Notiamo che l’articolo del 2007 non è stato un fatto estemporaneo, ma mette in luce un problema strutturale dell’impianto teorico: già nel 2003 Lucas scrisse: “La mia tesi in questa conferenza è che la macroeconomia, nel suo senso originario, ha avuto successo: il suo problema centrale della prevenzione di depressioni è stato risolto, per tutti gli scopi pratici, ed è infatti stato risolto per molti decenni”. Va notato che Lucas è solo un dei tanti esempi di economisti appartenenti a quella scuola che hanno fatto dichiarazioni del genere: ricordiamo qui da noi delle uscite di Alberto Alesina e Francesco Giavazzi (che, imperturbabili, continuano tranquillamente a spiegarci quasi tutti i giorni cosa fare per uscire dalla crisi).
Come ho avuto di modo di notare, un ripensamento delle fondamenta del campo – proprio in ragione dell’incapacità della dottrina neo-liberista di fornire gli strumenti per comprendere in tempo il verificarsi della più grave crisi economica dal dopoguerra e dunque della probabile incapacità di trovare la via per uscirne – è stata invocato a gran voce da tanti economisti. Ad esempio, l’economista inglese Grazia Ietto, nel presentare una nuova associazione di economisti, la World Economics Association, ha scritto: “L’arroganza sta dalle parti di quelli che credono che avevano e hanno ragione a propagandare il modello neoclassico e neoliberista d’economia malgrado la crisi… C’è rabbia invece tra i molti che non hanno mai aderito al modello neoclassico e neoliberista, compresi i pochi che avevano previsto la crisi sulla base di teorie e modelli alternativi.

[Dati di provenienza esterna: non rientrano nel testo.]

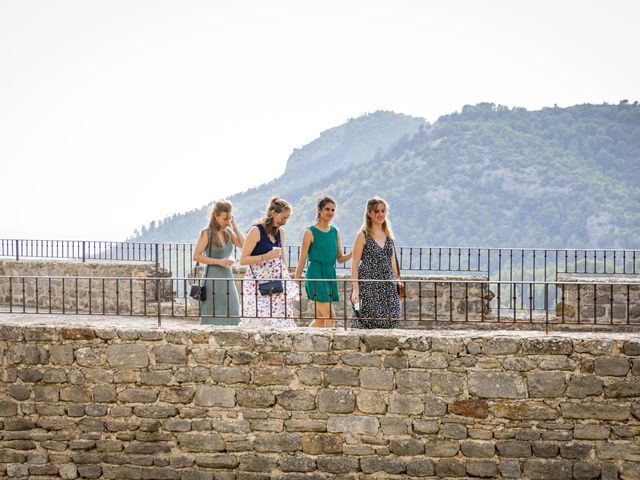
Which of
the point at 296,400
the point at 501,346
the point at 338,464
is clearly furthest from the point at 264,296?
the point at 501,346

La loro voce non è stata ascoltata…”
A questo punto, entrando in “conflitto d’interessi”, mi sembra necessario ricordare che mio padre aveva correttamente diagnosticato l’avvicinarsi di una situazione di crisi simile a quella del 1929 scrivendo nel 2003 un articolo che cominciava con queste parole: “Da almeno due anni ho notato alcune rassomiglianze fra la situazione che si era determinata in America negli anni Venti del secolo scorso, un periodo che sboccò nella più grave depressione nella storia del capitalismo, e la situazione che si va delineando oggi in America”.

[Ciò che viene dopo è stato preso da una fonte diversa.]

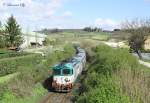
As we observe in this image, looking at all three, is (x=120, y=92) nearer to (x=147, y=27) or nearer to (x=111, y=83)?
(x=111, y=83)

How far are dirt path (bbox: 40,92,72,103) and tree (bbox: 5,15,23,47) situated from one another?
1829 inches

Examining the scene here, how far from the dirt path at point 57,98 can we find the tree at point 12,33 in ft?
152

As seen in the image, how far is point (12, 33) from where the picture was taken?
8331cm

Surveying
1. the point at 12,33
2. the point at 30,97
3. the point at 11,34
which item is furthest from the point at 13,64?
the point at 11,34

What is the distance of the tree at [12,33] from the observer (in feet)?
274

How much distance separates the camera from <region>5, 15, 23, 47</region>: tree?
8350 centimetres

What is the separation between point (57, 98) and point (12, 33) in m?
49.2

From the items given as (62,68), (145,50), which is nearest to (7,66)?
A: (62,68)

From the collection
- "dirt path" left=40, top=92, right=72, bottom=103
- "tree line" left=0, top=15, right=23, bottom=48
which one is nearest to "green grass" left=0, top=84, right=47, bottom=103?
"dirt path" left=40, top=92, right=72, bottom=103

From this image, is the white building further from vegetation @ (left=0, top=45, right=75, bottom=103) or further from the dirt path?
the dirt path

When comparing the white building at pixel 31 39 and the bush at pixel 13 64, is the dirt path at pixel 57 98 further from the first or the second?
the white building at pixel 31 39

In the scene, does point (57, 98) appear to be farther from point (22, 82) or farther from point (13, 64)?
point (13, 64)

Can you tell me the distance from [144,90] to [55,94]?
825 inches

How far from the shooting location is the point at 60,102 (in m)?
34.1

Recentemente l’associazione a lui dedicata ha promosso il Manifesto per la libertà del pensiero economico con questa motivazione: “Oggi entrano in crisi le teorie economiche dominanti e il fondamentalismo liberista che da esse traeva legittimazione e vigore… Esse hanno anzi partecipato alla edificazione di quel regime, favorendo la finanziarizzazione dell’economia, la liberalizzazione dei mercati finanziari, il deterioramento delle tutele e delle condizioni di lavoro, un drastico peggioramento nella distribuzione dei redditi e l’aggravarsi dei problemi di domanda. In tal modo esse hanno contribuito a determinare le condizioni della crisi”.

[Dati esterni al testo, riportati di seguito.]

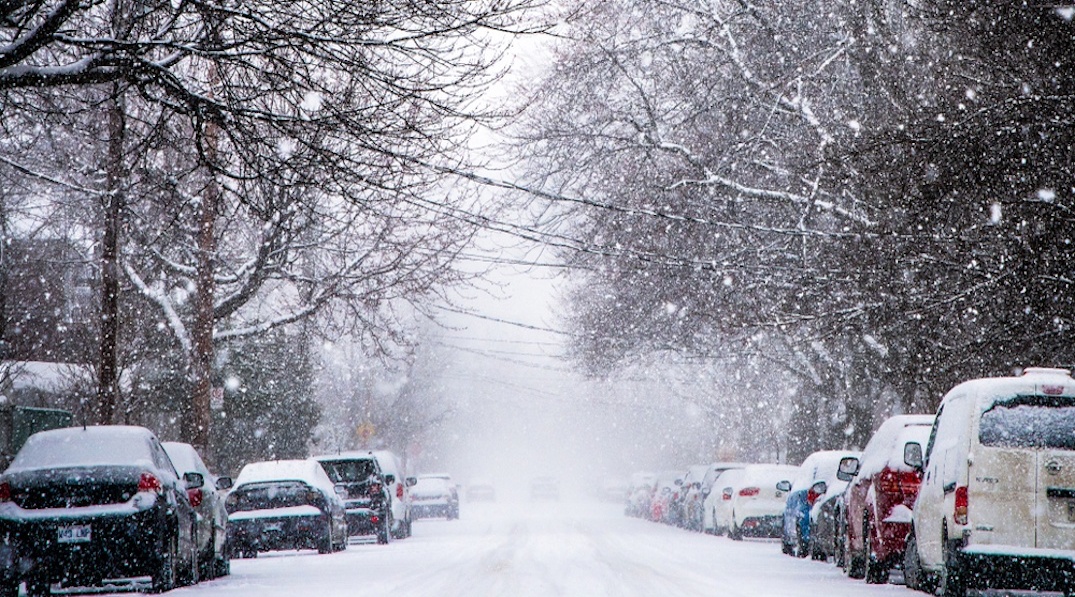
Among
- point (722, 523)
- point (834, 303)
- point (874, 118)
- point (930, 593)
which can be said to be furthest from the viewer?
point (722, 523)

Per finire, prima di tentare di misurare il contributo di ciascuno al benessere globale, bisogna ricordare che Adam Smith, il padre dell’economia moderna, scrisse: “Che altro deve desiderare un uomo che non ha debiti, che ha quello che basta per vivere decorosamente e che ha buona salute? Nient’altro. Qualunque volontà di ottenere di più non è che il frutto di frivoli desideri.” Mi sembra molto in linea con una battuta che illustra bene la psicologia di uno scienziato e la sua intrinseca incapacità di contribuire alla propria ricchezza materiale personale (e dunque globale?): “Per farti dare dei soldi da uno scienziato chiedigli in cosa consiste il suo lavoro”. Forse la ricchezza si può misurare anche in un altro modo che contando i soldini.